Rolling linear regression for use with groupby operation on a cuDF dataframe

352 Views Asked by At

I would like to calculate the rolling slope of y_value over x_value using cuML LinearRegression.

Sample data (cuDF dataframe):

| date       | x_value | y_value |
| ------     | ------  |  ----   |
| 2020-01-01 | 900     | 10      |
| 2020-01-01 | 905     | 15      |
| 2020-01-01 | 910     | 15      |
| 2020-01-01 | 915     | 15      |
| 2020-01-02 | 900     | 30      |
| 2020-01-02 | 905     | 40      |
| 2020-01-02 | 910     | 50      |
| ------     | ------  | ------  |

A simple function to use LinearRegression:

def RollingOLS(x, y):
    lr = LinearRegression(fit_intercept = True, normalize = False, algorithm = 'svd')
    reg = lr.fit(x, y)
    
    return reg.coef_

What I would like to do:

data.groupby('date').rolling(2).apply(RollingOLS, x=x_value, y=y_value)
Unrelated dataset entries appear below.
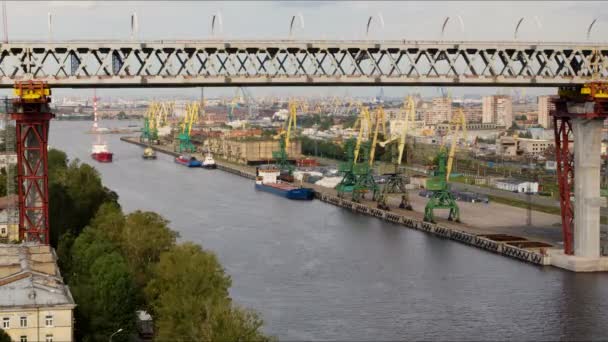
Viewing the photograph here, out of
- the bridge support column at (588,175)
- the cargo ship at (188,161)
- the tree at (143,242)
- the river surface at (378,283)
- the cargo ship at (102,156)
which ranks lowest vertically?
the river surface at (378,283)

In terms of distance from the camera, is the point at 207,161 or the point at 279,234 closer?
the point at 279,234

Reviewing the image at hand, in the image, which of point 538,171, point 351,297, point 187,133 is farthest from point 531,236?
point 187,133

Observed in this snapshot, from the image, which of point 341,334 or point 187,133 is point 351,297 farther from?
point 187,133

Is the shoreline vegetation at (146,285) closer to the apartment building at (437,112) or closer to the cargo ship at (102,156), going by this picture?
the cargo ship at (102,156)

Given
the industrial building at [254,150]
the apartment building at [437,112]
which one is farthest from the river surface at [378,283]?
the apartment building at [437,112]

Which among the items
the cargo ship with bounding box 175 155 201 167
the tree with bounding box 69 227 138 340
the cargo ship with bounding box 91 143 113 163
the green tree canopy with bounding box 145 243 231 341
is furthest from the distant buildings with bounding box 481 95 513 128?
the tree with bounding box 69 227 138 340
However, I am getting an error: NotImplementedError: Handling UDF with null values is not yet supported. Is there any way to overcome this error? Thank you.

1

There are 1 best solutions below

1
On

In order to resolve the error NotImplementedError: Handling UDF with null values is not yet supported please reassign None/null values to another value or remove the samples which have None/null values from your DataFrame.